Reprenez mot pour mot, dans l'extrait sur le film The Boy Friend, le passage qui va de « Russell s’approprie le » jusqu'à « remplacer la vedette. » compris.

╭─ EXTRAIT FOURNI

Russell s’approprie le matériau original en en doublant l’intrigue,
celle de la pièce étant le fil conducteur d’une mise en abyme autour d’une
troupe de théâtre qui va la jouer tout au long du film. Par ce choix le
réalisateur explicite la nature de son projet qui est moins une adaptation de
Sandy Wilson qu’un hommage à la comédie musicale américaine hollywoodienne.
Nous sommes donc dans les coulisses d’un théâtre qui s’apprête à jouer The Boy Friend et où la modeste
assistante Polly s’affaire à résoudre les petits tracas des capricieux
artistes. C’est la panique lorsque la vedette Rita (Glenda Jackson) blessée au
pied ne peut assurer son rôle. Impossible d’annuler d’autant qu’un invité
prestigieux s’est glissé dans l’audience, le réalisateur De Thrill (Vladek
Sheybal) par lequel tous rêvent d’être repéré. Polly est donc contrainte tant
bien que mal de remplacer la vedette.

╰─
╭─ MATÉRIEL

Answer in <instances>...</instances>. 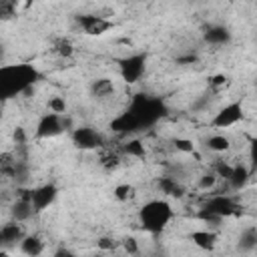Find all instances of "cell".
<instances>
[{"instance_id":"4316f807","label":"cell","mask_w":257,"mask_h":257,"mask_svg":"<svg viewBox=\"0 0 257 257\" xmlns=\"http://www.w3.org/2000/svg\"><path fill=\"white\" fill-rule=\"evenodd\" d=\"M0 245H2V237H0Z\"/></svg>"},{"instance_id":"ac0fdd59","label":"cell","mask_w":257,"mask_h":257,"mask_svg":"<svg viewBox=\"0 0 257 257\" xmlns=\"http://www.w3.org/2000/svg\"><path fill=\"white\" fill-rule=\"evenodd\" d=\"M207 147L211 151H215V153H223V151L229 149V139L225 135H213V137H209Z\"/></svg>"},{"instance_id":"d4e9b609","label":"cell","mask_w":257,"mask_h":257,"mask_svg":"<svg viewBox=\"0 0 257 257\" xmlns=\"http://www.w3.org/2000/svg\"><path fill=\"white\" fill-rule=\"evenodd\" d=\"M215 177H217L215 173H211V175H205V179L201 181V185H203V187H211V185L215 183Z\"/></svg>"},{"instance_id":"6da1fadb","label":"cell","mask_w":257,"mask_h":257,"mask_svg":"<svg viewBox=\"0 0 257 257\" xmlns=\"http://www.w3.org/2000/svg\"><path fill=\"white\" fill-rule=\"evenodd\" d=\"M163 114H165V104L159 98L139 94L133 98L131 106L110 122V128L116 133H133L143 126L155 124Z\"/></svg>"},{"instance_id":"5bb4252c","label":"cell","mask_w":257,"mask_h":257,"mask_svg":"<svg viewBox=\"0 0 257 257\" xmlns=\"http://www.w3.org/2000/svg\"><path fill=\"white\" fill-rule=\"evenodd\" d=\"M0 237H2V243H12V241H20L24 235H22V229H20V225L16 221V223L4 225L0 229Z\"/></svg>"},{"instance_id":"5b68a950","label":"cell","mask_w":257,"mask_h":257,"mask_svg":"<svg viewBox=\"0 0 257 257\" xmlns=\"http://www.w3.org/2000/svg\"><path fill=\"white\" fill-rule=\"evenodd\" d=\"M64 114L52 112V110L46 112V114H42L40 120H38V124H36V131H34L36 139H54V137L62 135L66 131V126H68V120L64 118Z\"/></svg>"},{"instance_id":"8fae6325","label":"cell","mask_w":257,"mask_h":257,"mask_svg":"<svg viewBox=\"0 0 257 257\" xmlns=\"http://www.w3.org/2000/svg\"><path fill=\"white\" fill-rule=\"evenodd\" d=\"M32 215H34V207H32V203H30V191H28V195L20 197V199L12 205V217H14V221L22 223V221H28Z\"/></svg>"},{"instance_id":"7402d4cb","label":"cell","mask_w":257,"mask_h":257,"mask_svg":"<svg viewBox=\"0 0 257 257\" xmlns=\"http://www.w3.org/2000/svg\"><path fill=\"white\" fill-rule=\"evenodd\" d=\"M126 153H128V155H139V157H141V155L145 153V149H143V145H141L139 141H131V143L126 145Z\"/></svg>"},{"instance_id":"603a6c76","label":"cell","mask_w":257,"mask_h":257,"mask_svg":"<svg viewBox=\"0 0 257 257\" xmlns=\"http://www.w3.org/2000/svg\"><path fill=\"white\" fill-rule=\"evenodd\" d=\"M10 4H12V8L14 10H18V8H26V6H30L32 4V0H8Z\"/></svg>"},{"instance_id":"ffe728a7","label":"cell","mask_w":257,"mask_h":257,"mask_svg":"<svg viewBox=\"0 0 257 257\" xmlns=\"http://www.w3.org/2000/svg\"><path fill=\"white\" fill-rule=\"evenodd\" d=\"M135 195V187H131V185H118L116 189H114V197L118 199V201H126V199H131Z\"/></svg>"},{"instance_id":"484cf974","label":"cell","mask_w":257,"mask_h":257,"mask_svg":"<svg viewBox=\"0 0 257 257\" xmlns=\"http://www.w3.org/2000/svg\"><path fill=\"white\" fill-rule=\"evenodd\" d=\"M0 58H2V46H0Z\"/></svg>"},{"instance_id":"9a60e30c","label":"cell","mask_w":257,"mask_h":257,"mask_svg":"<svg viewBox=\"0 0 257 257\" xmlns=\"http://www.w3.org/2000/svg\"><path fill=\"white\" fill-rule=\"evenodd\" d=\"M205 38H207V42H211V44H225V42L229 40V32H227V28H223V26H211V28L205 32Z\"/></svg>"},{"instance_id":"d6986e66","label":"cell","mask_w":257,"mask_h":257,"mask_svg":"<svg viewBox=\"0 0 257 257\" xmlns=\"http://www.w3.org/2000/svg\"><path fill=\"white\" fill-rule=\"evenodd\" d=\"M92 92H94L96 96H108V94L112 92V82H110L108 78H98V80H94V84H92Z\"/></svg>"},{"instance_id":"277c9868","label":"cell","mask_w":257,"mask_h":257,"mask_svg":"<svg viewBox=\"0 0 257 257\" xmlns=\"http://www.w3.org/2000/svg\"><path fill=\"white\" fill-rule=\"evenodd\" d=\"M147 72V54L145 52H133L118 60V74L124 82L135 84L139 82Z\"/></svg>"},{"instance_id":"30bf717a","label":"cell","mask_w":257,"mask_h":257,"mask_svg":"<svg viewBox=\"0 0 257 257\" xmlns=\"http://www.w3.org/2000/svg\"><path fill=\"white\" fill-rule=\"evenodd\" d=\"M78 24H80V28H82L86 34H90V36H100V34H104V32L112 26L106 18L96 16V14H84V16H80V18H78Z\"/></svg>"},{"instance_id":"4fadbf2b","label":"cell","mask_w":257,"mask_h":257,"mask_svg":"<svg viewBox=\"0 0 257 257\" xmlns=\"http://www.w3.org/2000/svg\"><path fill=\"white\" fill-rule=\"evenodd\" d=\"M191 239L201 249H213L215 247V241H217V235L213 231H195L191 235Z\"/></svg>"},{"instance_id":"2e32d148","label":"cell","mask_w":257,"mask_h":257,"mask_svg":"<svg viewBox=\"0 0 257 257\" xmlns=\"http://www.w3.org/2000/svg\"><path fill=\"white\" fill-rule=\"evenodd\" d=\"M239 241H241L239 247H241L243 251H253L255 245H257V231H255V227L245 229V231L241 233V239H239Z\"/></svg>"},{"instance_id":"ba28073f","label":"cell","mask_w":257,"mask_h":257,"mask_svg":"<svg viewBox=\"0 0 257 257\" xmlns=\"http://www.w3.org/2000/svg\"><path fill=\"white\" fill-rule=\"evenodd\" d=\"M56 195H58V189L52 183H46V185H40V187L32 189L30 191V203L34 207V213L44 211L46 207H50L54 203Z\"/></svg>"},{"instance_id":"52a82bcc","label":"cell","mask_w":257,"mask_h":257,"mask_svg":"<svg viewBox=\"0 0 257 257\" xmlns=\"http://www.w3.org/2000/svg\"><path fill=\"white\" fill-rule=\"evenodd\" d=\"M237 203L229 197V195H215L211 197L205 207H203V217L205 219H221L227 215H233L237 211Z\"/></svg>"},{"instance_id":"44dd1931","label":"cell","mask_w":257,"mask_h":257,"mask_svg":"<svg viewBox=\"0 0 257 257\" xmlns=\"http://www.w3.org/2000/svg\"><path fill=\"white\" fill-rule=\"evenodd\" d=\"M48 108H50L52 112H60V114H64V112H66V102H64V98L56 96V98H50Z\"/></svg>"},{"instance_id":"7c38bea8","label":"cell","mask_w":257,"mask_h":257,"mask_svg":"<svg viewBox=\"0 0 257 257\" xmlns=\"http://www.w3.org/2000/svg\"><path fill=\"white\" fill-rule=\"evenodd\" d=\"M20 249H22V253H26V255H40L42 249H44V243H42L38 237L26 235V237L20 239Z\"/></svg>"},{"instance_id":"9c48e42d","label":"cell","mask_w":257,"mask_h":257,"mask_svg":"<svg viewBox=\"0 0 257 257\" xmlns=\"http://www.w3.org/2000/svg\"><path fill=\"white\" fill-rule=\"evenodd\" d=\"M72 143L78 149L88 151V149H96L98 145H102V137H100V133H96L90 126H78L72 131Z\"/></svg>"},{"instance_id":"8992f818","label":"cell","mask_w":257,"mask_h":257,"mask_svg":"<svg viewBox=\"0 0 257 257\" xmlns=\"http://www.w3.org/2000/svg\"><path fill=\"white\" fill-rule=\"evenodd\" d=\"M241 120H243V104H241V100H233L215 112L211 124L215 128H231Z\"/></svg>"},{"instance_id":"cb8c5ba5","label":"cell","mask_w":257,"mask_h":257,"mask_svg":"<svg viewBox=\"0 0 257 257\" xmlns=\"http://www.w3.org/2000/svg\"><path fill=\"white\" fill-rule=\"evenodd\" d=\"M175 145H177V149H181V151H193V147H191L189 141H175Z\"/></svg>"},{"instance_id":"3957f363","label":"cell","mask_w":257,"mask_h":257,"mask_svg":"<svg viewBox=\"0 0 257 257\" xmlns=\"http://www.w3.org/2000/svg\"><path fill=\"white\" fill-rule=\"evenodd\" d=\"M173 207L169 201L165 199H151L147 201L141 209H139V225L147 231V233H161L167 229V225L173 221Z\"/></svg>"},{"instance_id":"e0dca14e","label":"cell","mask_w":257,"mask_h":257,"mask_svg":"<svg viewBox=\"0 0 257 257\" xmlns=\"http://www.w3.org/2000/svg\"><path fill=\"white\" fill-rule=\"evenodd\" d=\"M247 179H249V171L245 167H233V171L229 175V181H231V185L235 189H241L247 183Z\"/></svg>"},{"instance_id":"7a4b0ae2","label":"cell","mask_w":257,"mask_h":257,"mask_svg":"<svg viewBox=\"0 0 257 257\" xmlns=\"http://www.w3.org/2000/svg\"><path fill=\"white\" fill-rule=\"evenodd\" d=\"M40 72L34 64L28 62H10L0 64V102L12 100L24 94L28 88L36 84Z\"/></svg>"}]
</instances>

╰─

*RÉPONSE COMPLÈTE*
Russell s’approprie le matériau original en en doublant l’intrigue,
celle de la pièce étant le fil conducteur d’une mise en abyme autour d’une
troupe de théâtre qui va la jouer tout au long du film. Par ce choix le
réalisateur explicite la nature de son projet qui est moins une adaptation de
Sandy Wilson qu’un hommage à la comédie musicale américaine hollywoodienne.
Nous sommes donc dans les coulisses d’un théâtre qui s’apprête à jouer The Boy Friend et où la modeste
assistante Polly s’affaire à résoudre les petits tracas des capricieux
artistes. C’est la panique lorsque la vedette Rita (Glenda Jackson) blessée au
pied ne peut assurer son rôle. Impossible d’annuler d’autant qu’un invité
prestigieux s’est glissé dans l’audience, le réalisateur De Thrill (Vladek
Sheybal) par lequel tous rêvent d’être repéré. Polly est donc contrainte tant
bien que mal de remplacer la vedette.